EXEC sp_configure 'max worker threads', 1472 ; GO RECONFIGURE; GO
ACCESS_METHODS_HOBT_VIRTUAL_ROOT Waits Noticed
This latch class is when a thread is waiting for access to the in-memory metadata entry containing a B-tree’s root page ID. EX access is required to change the root page ID, which typically happens when a B-tree becomes a level deeper during heavy insertions into a new index and the existing root page has to split. Every B-tree traversal has to start at the root page, which requires obtaining this latch in SH mode.
Max Degree of Parallelism and Cost Threshold
We did several run with different Max Degree of Parallelism and Cost Threshold and settled on following values based on our load Test Observation.
EXEC sp_configure 'max degree of parallelism','12' RECONFIGURE EXEC sp_configure 'cost threshold for parallelism','30' RECONFIGURE
Recommended Values by Microsoft
|NUMA Node||Processor Configuration||Recommended MaxDOP Values
|Server with single NUMA node||Less than 8 logical processors||Keep MAXDOP at or below # of logical processors
|Server with single NUMA node||Greater than 8 logical processors||Keep MAXDOP at 8
|Server with multiple NUMA nodes||Less than 8 logical processors per NUMA node||Keep MAXDOP at or below # of logical processors per NUMA node
|Server with multiple NUMA nodes||Greater than 8 logical processors per NUMA node||Keep MAXDOP at 8
Lock Pages in Memory:
We also enabled lock Pages in Memory
Trace Flag 1118
In SQL Server 2016, By default this trace flag is on. This trace flag switches allocations in tempdb from single-page at a time for the first 8 pages, to immediately allocate an extent (8 pages). It’s used to help alleviate allocation bitmap contention in tempdb under a heavy load of small temp table creation and deletion. But previous versions, you need to explicitly turn on this trace flag.

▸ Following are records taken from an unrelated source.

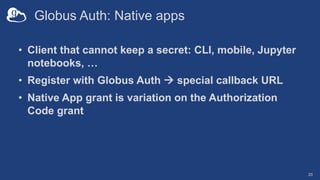 Globus Auth: Native apps
• Client that cannot keep a secret: CLI, mobile, Jupyter
notebooks, …
• Register with Globus Auth à special callback URL
• Native App grant is variation on the Authorization
Code grant
20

We learned a lot during this exercise. Supporting high concurrency ( few thousands transactions per second ) needs very robust system and majority of the standard best practices are not applicable in these scenarios. We ran into Latch Waits, Thread Pool Waits, TempDB Allocation Contention and Write Log Waits and solved one problem at a time after carefully considering the tradeoffs. It took several weeks of coordinated effort from several teams to identify the bottleneck in the system and alleviate those bottlenecks.